後継者難倒産とは、代表者の「病気」や「高齢」、「死亡」を理由に倒産した企業を2013年から調査した状況調査になります。
2022年上半期の後継者難倒産の産業別では、「サービス業他」が54件と最も多く、全体の約4分の1の割合となっています。建設業が51件、卸売業の37件と続きます。全10産業のうち、農・林・漁・鉱業、金融・保険業、不動産業を除く7産業で前年同期比を上回りました。資本金別では、1,000万円未満が128件と全体の約6割となっています。後継者難倒産は中小・零細企業に限らず、資本金1億円以上も2件あることから中堅企業にも後継者不在が広がりつつあることが読み取れます。
2021年の経営者の平均年齢は、62.7歳(東京商工リサーチ「全国社長の年齢」調査)となっており高齢化の進展で、経営者の死亡や体調不良などが経営環境に大きな課題となっています。要因別では「死亡」が122件と半数以上を占め、「体調不良」が71件と約3割、「高齢」を理由とした倒産も約1割の22件となりました。

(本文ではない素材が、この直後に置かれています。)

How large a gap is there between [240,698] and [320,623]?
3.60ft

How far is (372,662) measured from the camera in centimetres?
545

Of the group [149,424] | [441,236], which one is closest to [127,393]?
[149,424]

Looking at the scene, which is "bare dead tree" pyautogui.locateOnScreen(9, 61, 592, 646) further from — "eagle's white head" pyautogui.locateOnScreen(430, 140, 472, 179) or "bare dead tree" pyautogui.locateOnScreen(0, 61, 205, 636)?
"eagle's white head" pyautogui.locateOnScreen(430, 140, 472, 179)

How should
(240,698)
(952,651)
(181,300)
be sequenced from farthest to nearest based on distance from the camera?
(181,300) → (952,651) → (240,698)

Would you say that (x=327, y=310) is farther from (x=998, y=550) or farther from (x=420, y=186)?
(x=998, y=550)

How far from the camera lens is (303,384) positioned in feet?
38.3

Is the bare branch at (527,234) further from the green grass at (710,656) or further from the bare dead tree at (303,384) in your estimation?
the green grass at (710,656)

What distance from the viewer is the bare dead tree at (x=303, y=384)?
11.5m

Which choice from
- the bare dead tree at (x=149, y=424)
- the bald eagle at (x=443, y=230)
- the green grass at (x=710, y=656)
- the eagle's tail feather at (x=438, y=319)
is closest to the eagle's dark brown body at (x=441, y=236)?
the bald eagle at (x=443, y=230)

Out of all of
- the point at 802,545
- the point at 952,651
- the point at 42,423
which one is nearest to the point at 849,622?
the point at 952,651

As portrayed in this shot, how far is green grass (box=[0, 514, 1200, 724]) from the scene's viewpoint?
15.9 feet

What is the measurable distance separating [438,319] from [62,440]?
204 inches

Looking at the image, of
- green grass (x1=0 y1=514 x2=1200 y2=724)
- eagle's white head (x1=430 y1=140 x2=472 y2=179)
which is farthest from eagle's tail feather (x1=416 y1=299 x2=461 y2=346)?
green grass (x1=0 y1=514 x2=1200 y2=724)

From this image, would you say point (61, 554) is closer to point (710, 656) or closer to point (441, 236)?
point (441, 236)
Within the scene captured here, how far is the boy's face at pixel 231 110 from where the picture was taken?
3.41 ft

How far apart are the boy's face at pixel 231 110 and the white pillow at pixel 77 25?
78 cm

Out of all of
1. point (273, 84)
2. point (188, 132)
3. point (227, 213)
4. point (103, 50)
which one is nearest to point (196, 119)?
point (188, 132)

日本M&Aセンターが支援した譲渡企業の代表者の年齢分布では、60歳以上が全体の6割となっており、70歳以上が2割以上となっています。
負債別では、1億円未満が約7割の152件。1億円以上5億円未満が64件と増加し、3年連続で前年同期を上回りました。また5億円以上10億円未満が6件、10億円以上が2件となっています。
東京商工リサーチは「代表者の病気や死亡が事業継続を断念する大きな要因になり、後継者不在は事業規模を問わず経営上の大きなリスクになっている。中小・零細企業の後継者不在や事業承継は、企業単独での解決は難しくなっている。政府や自治体、金融機関だけではなく、外部の支援機関との協力も今まで以上に重要」と指摘しています。
コロナ禍においては積極的な資金繰り支援の効果もあり、2021年の倒産件数は57年ぶりの低水準となった一方で、後継者難倒産は増加しており、後継者不在による倒産を減らしていくためにも様々な対策が求められています。